[Collected data entries]
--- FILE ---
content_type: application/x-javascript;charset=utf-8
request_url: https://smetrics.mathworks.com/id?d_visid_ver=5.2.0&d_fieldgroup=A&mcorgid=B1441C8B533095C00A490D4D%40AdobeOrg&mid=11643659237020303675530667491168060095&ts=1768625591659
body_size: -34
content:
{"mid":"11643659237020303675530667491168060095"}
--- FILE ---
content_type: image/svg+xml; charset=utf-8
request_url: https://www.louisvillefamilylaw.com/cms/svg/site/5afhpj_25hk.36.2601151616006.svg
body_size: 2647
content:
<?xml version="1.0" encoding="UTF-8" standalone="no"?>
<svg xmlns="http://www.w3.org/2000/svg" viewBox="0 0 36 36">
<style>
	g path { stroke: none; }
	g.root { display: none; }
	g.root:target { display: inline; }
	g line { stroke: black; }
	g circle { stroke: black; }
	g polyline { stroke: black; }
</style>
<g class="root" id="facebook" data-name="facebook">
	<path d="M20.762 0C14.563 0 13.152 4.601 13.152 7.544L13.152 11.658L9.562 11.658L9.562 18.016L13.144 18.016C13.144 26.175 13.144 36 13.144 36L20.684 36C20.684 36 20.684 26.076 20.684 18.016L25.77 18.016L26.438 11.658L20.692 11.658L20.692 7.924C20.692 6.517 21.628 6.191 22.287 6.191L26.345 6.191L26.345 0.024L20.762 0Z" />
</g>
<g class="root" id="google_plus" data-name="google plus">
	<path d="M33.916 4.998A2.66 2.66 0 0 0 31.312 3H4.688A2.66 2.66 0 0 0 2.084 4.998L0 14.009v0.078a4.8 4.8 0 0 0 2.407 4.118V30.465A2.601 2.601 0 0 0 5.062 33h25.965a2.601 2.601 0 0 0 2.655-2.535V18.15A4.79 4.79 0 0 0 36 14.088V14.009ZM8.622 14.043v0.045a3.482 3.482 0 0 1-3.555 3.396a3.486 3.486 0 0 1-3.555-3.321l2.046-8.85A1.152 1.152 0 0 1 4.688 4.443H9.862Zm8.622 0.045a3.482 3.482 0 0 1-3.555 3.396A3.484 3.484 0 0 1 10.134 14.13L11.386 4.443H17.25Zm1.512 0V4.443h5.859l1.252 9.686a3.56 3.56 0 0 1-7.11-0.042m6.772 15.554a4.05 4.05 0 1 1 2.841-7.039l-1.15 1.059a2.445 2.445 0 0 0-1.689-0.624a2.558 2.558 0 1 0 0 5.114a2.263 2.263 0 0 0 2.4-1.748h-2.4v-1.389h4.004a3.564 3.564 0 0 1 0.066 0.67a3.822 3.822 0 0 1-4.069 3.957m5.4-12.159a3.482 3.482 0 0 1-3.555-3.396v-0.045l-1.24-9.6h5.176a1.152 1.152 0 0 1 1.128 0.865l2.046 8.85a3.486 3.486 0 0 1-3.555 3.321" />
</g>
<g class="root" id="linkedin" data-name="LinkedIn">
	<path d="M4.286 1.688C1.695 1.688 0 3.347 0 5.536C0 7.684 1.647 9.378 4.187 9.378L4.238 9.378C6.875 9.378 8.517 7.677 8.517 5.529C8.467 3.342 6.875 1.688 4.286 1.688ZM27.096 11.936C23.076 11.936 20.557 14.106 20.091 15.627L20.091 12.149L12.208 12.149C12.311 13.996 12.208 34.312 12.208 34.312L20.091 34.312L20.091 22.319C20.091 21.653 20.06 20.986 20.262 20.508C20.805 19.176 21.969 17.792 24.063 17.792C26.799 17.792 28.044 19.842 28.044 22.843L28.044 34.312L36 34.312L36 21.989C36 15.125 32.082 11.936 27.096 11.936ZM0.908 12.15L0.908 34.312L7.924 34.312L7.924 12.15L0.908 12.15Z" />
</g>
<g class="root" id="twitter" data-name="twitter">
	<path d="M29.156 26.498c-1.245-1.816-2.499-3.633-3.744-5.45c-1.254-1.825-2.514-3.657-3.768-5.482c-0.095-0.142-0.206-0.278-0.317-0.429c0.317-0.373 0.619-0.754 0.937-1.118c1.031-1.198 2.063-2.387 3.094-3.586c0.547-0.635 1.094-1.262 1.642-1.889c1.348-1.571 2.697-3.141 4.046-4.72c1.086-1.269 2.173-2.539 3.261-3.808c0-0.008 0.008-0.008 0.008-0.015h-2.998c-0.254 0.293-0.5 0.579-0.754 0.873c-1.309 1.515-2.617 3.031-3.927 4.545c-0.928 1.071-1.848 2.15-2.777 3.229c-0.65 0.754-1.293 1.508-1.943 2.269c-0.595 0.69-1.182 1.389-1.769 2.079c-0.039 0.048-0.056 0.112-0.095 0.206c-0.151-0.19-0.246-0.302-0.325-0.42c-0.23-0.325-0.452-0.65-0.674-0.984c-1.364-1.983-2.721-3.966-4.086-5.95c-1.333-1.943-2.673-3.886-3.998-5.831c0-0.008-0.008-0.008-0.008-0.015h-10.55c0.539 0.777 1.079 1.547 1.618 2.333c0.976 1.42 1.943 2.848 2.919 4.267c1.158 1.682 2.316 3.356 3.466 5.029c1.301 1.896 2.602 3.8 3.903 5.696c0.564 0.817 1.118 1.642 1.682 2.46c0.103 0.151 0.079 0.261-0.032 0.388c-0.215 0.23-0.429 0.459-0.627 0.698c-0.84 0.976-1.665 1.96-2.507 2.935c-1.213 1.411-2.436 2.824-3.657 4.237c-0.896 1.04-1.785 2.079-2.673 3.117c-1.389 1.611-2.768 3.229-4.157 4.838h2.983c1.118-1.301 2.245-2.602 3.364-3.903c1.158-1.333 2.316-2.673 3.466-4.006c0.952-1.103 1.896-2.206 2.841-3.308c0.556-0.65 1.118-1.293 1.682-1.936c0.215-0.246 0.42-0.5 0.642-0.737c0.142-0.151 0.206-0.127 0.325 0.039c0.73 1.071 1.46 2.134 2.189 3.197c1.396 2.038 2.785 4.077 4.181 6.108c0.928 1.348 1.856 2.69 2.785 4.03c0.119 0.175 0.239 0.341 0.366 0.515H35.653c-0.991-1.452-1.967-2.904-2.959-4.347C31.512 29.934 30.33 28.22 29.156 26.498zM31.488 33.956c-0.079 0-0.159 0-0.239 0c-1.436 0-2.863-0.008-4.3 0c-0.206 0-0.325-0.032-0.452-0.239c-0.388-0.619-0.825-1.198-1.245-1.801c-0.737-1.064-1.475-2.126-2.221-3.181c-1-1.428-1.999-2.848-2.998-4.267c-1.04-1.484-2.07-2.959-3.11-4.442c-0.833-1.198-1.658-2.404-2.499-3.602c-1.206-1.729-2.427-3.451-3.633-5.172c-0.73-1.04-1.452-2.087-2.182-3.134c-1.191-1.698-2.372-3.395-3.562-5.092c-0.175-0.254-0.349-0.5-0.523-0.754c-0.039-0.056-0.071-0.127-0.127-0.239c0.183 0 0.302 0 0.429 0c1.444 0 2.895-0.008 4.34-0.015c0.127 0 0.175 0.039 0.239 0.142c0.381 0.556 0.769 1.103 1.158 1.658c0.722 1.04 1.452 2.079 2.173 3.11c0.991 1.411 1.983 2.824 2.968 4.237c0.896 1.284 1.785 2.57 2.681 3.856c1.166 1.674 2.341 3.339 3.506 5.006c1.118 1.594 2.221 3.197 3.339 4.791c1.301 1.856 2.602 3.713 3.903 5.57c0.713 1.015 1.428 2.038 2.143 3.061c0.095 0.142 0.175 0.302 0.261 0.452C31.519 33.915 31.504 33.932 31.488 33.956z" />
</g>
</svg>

> **YOUR OBJECTIVE**: Copy out the lines of the records above in which the string "display" appears.

> **SOLVED EXERCISE**:
	g.root { display: none; }
	g.root:target { display: inline; }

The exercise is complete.